Il est frappant de constater que pendant longtemps la production historique française ne s’est intéressée qu’aux événements de la Guerre d’Indépendance de 1808, et, plus d’un siècle plus tard, à ceux de 1936-1939,
qui ont tant marqué nos contemporains. C’est un peu comme si l’espace
chronologique entre ces deux conflits n’avait aucune importance. On
peut d’ailleurs remarquer l’utilisation de l’appellation « la Guerre Civile ».

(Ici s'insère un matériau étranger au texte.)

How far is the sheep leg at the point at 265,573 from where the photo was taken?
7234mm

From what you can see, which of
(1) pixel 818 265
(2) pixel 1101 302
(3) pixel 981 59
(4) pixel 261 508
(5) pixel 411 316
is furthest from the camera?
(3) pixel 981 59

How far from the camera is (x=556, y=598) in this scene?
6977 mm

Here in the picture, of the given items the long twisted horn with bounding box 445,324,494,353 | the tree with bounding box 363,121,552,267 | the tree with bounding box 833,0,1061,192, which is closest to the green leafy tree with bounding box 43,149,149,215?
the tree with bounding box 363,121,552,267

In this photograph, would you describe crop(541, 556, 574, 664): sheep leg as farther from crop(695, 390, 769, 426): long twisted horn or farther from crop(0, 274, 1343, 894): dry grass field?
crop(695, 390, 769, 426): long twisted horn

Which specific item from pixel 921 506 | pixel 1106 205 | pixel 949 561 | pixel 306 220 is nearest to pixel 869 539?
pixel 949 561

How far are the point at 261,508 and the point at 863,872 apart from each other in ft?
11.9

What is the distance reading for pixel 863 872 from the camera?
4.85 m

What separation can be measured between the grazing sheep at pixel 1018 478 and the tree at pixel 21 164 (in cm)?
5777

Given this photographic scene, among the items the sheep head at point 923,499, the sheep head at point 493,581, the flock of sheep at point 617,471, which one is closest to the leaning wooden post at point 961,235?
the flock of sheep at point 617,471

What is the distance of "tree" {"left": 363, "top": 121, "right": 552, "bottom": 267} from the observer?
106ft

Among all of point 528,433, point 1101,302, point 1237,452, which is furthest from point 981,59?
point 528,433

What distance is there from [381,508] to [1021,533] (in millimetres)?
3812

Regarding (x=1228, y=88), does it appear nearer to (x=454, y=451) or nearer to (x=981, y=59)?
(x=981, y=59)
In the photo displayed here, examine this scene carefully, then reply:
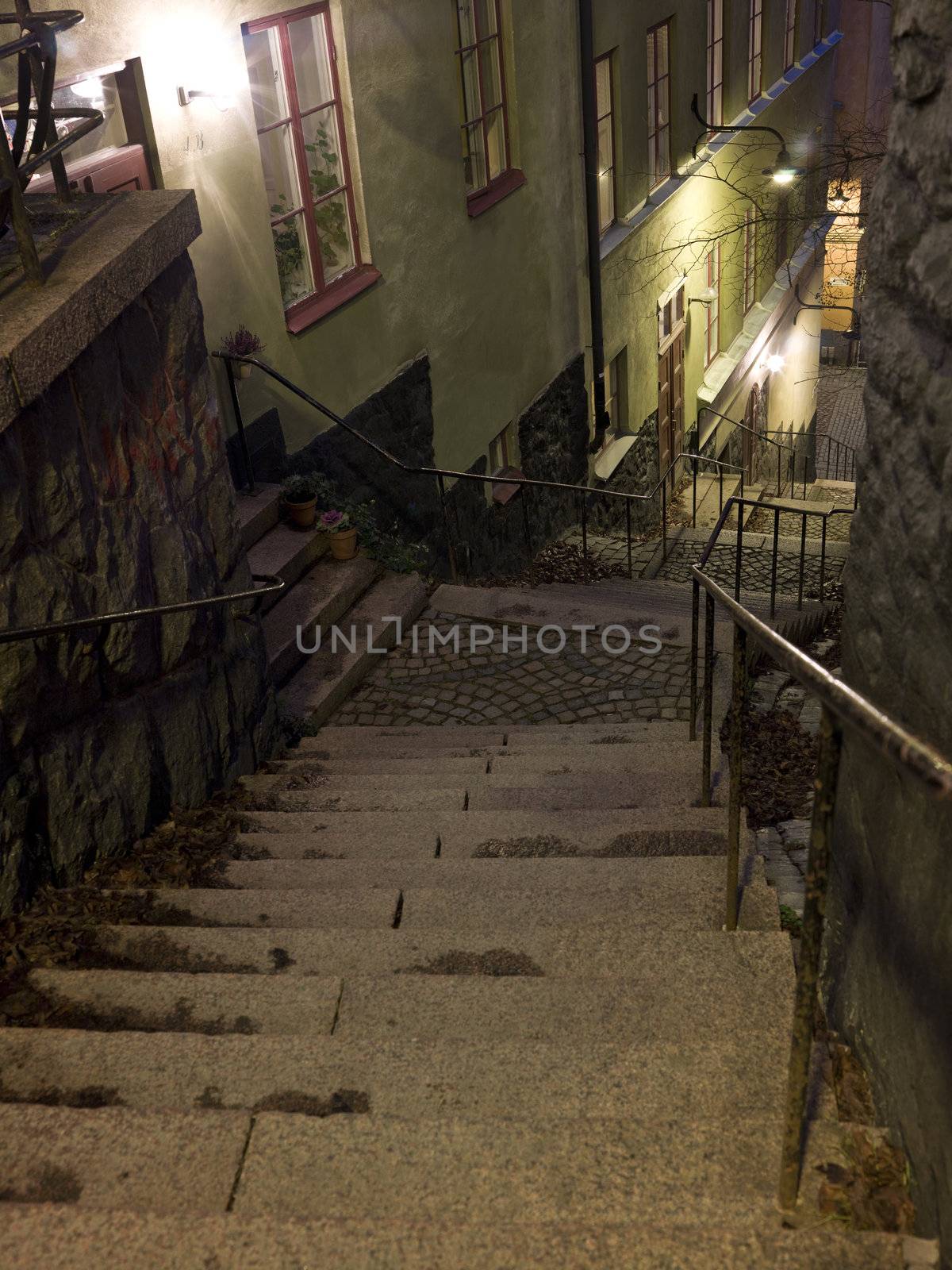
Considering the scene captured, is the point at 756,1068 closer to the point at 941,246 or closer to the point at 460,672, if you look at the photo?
the point at 941,246

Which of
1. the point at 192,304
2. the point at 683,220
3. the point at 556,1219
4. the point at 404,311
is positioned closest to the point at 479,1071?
the point at 556,1219

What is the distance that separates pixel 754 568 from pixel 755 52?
9976 mm

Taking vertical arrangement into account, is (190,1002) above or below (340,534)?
above

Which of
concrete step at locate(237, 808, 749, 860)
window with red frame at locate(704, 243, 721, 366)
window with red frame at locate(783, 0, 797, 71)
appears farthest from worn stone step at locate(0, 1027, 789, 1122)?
window with red frame at locate(783, 0, 797, 71)

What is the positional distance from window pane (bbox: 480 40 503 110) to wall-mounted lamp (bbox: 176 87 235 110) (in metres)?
3.66

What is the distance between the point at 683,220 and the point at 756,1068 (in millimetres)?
13703

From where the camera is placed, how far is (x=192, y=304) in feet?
14.8

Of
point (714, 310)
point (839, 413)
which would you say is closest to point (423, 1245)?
point (714, 310)

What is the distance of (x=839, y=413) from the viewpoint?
24.3 m

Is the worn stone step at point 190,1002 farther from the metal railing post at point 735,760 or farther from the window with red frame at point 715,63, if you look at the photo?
the window with red frame at point 715,63

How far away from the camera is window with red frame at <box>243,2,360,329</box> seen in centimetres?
764

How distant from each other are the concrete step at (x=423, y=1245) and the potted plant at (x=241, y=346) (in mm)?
5941

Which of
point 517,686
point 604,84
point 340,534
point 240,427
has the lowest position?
point 517,686

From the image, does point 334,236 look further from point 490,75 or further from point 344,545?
point 490,75
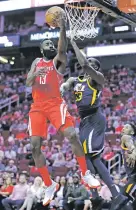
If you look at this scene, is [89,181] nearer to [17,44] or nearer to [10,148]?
[10,148]

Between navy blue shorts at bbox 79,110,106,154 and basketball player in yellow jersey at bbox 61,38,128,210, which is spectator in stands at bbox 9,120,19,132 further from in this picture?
navy blue shorts at bbox 79,110,106,154

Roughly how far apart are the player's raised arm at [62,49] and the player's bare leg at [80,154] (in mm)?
876

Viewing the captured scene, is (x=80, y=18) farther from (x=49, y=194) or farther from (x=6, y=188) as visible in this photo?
(x=6, y=188)

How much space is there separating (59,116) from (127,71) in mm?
15448

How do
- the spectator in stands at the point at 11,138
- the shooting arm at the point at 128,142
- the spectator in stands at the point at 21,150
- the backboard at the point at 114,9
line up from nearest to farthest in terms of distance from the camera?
the shooting arm at the point at 128,142
the backboard at the point at 114,9
the spectator in stands at the point at 21,150
the spectator in stands at the point at 11,138

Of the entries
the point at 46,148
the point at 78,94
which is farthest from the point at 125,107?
the point at 78,94

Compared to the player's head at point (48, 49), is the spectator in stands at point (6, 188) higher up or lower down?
lower down

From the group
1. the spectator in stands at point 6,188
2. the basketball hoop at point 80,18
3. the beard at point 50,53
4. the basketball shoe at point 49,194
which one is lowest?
the spectator in stands at point 6,188

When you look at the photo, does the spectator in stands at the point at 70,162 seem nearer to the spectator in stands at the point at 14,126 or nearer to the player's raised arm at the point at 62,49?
the spectator in stands at the point at 14,126

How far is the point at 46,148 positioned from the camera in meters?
15.4

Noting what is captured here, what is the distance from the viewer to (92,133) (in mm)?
6734

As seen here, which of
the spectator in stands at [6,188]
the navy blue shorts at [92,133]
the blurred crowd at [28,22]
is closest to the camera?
the navy blue shorts at [92,133]

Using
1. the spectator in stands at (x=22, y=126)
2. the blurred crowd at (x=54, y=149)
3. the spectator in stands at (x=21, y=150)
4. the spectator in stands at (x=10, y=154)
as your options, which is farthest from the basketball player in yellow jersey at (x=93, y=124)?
the spectator in stands at (x=22, y=126)

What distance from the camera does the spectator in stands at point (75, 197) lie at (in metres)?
10.6
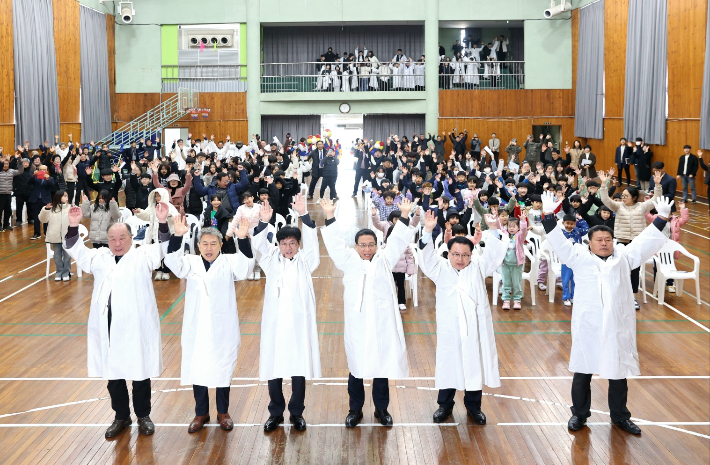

Comme si l’on estimait que cette péninsule n’avait pas connu au siècle
précédent d’autres affrontements fratricides de grande ampleur.
Pourtant, cette histoire presque oubliée a entraîné des conséquences sur le
destin de la France. Le carlisme, s’il se veut selon ses partisans « purement hispanique », ne peut intéresser la seule Espagne, pour quatre raisons principales :
– ce mouvement politique et idéologique n’est pas propre à ce seul pays,
il s’inscrit dans un contexte général européen, celui de la ContreRévolution opposée au libéralisme montant ;
– le carlisme représente une question épineuse dans les rapports diplomatiques franco-espagnols ainsi que dans les relations de l’Espagne
avec d’autres puissances européennes sur près d’un siècle ;
– la France et d’autres États d’Europe servent de base arrière à la contrerévolution espagnole, permettant le développement d’un activisme
multiforme (propagande, recrutement et contrebande) ;
– enfin, la lutte pour cette cause provoque d’importantes migrations de
réfugiés politiques.
Trois prétendants successifs d’Espagne, prénommés Don Carlos provoquent leur cortège d’affrontements violents sur près de quarante ans.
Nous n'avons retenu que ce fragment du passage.